## EXERCISE DETAILS
All of the lines below should be output exactly as shown.

## Stored items from a collection
- - - -

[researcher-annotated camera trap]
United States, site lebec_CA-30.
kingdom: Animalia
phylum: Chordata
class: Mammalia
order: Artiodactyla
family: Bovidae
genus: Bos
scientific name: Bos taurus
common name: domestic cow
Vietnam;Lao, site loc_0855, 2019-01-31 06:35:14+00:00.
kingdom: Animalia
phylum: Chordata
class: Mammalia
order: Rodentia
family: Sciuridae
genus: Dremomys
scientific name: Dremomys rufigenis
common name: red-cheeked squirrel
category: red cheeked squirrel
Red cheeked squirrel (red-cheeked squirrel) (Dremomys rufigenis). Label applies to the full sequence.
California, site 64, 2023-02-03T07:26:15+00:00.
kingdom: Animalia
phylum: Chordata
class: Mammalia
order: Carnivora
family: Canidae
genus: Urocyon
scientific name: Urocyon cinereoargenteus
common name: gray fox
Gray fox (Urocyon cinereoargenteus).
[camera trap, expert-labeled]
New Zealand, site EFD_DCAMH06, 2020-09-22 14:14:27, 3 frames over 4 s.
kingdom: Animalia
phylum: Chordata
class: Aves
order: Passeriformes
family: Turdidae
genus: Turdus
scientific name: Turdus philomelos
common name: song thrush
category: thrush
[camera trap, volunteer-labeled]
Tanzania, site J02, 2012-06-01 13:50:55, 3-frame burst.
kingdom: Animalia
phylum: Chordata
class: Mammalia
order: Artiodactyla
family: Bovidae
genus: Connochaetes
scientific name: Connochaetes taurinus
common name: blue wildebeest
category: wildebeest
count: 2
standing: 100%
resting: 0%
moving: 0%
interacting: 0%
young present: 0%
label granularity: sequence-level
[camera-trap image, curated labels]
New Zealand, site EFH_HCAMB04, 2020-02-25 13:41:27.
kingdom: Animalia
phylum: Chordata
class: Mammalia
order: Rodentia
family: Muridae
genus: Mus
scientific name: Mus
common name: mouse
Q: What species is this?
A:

- - - -

## THE ANSWER
[researcher-annotated camera trap]
United States, site lebec_CA-30.
kingdom: Animalia
phylum: Chordata
class: Mammalia
order: Artiodactyla
family: Bovidae
genus: Bos
scientific name: Bos taurus
common name: domestic cow
Vietnam;Lao, site loc_0855, 2019-01-31 06:35:14+00:00.
kingdom: Animalia
phylum: Chordata
class: Mammalia
order: Rodentia
family: Sciuridae
genus: Dremomys
scientific name: Dremomys rufigenis
common name: red-cheeked squirrel
category: red cheeked squirrel
Red cheeked squirrel (red-cheeked squirrel) (Dremomys rufigenis). Label applies to the full sequence.
California, site 64, 2023-02-03T07:26:15+00:00.
kingdom: Animalia
phylum: Chordata
class: Mammalia
order: Carnivora
family: Canidae
genus: Urocyon
scientific name: Urocyon cinereoargenteus
common name: gray fox
Gray fox (Urocyon cinereoargenteus).
[camera trap, expert-labeled]
New Zealand, site EFD_DCAMH06, 2020-09-22 14:14:27, 3 frames over 4 s.
kingdom: Animalia
phylum: Chordata
class: Aves
order: Passeriformes
family: Turdidae
genus: Turdus
scientific name: Turdus philomelos
common name: song thrush
category: thrush
[camera trap, volunteer-labeled]
Tanzania, site J02, 2012-06-01 13:50:55, 3-frame burst.
kingdom: Animalia
phylum: Chordata
class: Mammalia
order: Artiodactyla
family: Bovidae
genus: Connochaetes
scientific name: Connochaetes taurinus
common name: blue wildebeest
category: wildebeest
count: 2
standing: 100%
resting: 0%
moving: 0%
interacting: 0%
young present: 0%
label granularity: sequence-level
[camera-trap image, curated labels]
New Zealand, site EFH_HCAMB04, 2020-02-25 13:41:27.
kingdom: Animalia
phylum: Chordata
class: Mammalia
order: Rodentia
family: Muridae
genus: Mus
scientific name: Mus
common name: mouse
Q: What species is this?
A:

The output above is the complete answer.